Welch has also been accused by Gray and others affiliated with the fraternity of breaking university rules by accessing the security cameras outside of a criminal investigation after screenshotting Hove in the act of covering the cameras. Welch emailed Gray Hove’s picture saying “we need to discuss this” and asked for Hove’s name.
SigEp’s Balanced Man Steward, Chris Mercer, a graduate from the UNC-Wilmington class of ‘91, reached out to Welch to try to understand what Hove was facing from the Student Conduct. Both men reported not being fully focused on the conversation, with Mercer saying “I had a thousand things going on” and Welch saying “I did not have the [Student Conduct] policy in front of me at the time.”
“I could have misheard him — either he said they were sending him [to Student Conduct] or they could send him,” Mercer said. “If Student Conduct is even being considered then the chapter needs to know about it.”
Regardless of this bit of nuance, the story became that Hove “was going” to Student Conduct, and that the cameras were accessed without any legal cause to do so.
Welch said that he was notified of the cameras being covered by NC State’s Security Applications and Technologies (SAT), which oversees the university’s security network, after they reviewed the footage as part of a general system health check.
“My understanding is that an unrelated incident in another facility required the review of video a week or so prior which prompted a staff member to review recently installed cameras to make sure they were functioning properly,” said Director of Security Applications and Technologies Scott McInturf.
Gray, Hove and Welch have since met to dispel any lingering concerns about Student Conduct. Hove was never referred to Student Conduct, though the university policy is now being changed to specifically include cameras among university property that cannot be tampered with.
Dobek said one potential factor in the discrepancy in reactions between the fraternities and sororities could be that fraternities and sororities use their houses for very different purposes.
Fraternity houses are designed to have large open spaces with relatively little furniture to make room for parties and secret ritual practices, while sororities houses are designed for “living and learning,” according to Dobek. Because of this, she said, fraternities have more opportunities for things to happen outside of their control or to have part of their secret rituals be made public.
“The amount of risk that the university is willing to assume has changed drastically in the last few years,” Dobek said.
Between 2001 and 2012, NC State had four fraternity closures related to misconduct. Since 2013, NC State has had seven, according to Dobek.
Dobek said in an email that this is not evidence that negative behavior has increased, but of a cultural shift at the national level.
“Where the university and national fraternities used to offer recovery plans, closure is now a common outcome,” Dobek said. “Couple that with the expectation, on a nationwide scale, that the good which comes from the Greek community does not mitigate the risk and that communities must simply do better and you have a culture shift happening related to the experience that overlaps with the university’s strategic plan to enhance security.”

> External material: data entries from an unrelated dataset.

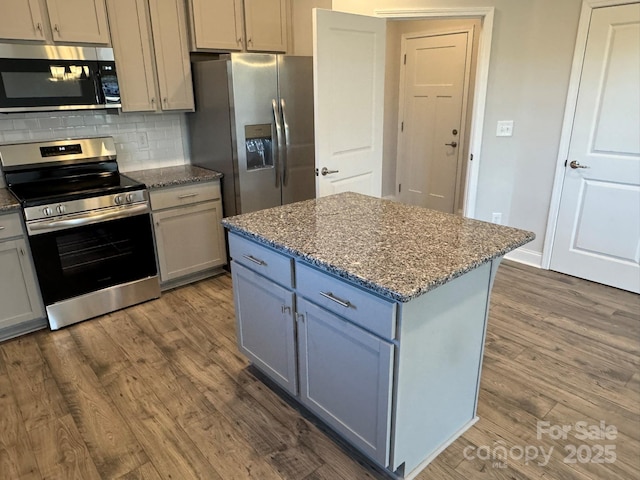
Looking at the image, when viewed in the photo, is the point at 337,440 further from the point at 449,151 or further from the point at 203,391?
the point at 449,151

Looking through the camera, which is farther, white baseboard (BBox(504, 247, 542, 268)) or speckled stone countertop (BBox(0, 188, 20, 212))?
white baseboard (BBox(504, 247, 542, 268))

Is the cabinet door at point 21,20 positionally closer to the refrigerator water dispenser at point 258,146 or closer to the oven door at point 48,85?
the oven door at point 48,85

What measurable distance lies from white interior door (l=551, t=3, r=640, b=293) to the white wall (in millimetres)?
156

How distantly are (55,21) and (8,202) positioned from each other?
3.75 ft

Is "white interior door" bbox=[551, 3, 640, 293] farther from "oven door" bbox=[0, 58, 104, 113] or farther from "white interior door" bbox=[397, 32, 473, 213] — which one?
"oven door" bbox=[0, 58, 104, 113]

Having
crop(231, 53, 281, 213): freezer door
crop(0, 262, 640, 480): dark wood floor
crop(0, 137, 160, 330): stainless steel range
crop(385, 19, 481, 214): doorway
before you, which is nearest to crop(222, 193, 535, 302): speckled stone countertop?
crop(0, 262, 640, 480): dark wood floor

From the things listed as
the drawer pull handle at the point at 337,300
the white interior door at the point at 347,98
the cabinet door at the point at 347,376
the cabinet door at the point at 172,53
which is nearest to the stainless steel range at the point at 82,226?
the cabinet door at the point at 172,53

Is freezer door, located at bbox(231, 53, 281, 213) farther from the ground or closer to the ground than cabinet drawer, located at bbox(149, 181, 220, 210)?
farther from the ground

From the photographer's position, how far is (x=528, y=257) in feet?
12.6

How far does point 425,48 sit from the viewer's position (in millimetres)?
4941

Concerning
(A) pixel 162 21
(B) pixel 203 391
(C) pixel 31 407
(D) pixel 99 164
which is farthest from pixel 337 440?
(A) pixel 162 21

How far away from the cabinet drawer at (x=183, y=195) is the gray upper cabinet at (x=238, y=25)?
1041 mm

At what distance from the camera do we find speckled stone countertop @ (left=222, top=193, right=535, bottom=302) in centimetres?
148

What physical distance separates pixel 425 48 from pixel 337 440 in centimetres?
439
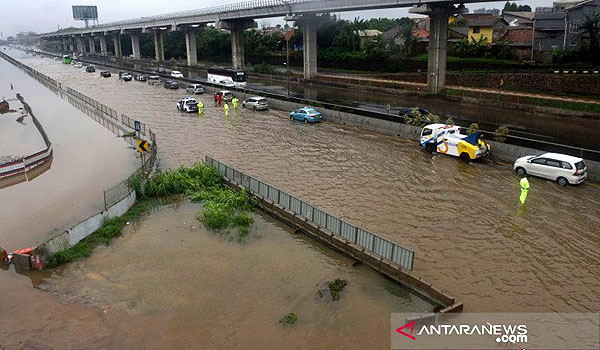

*Editor’s Note: This article initially referred to SigEp and KA as “the two remaining fraternities in Greek Village” which was misleading. These chapters live in houses 7 and 2, respectively, which will not be torn down as part of the Greek Village Master Plan until beyond the summer of 2017, according to the current schedule. Other fraternities are scheduled to be torn down sooner so were not given cameras in order to save money. The article has been edited to reflect this.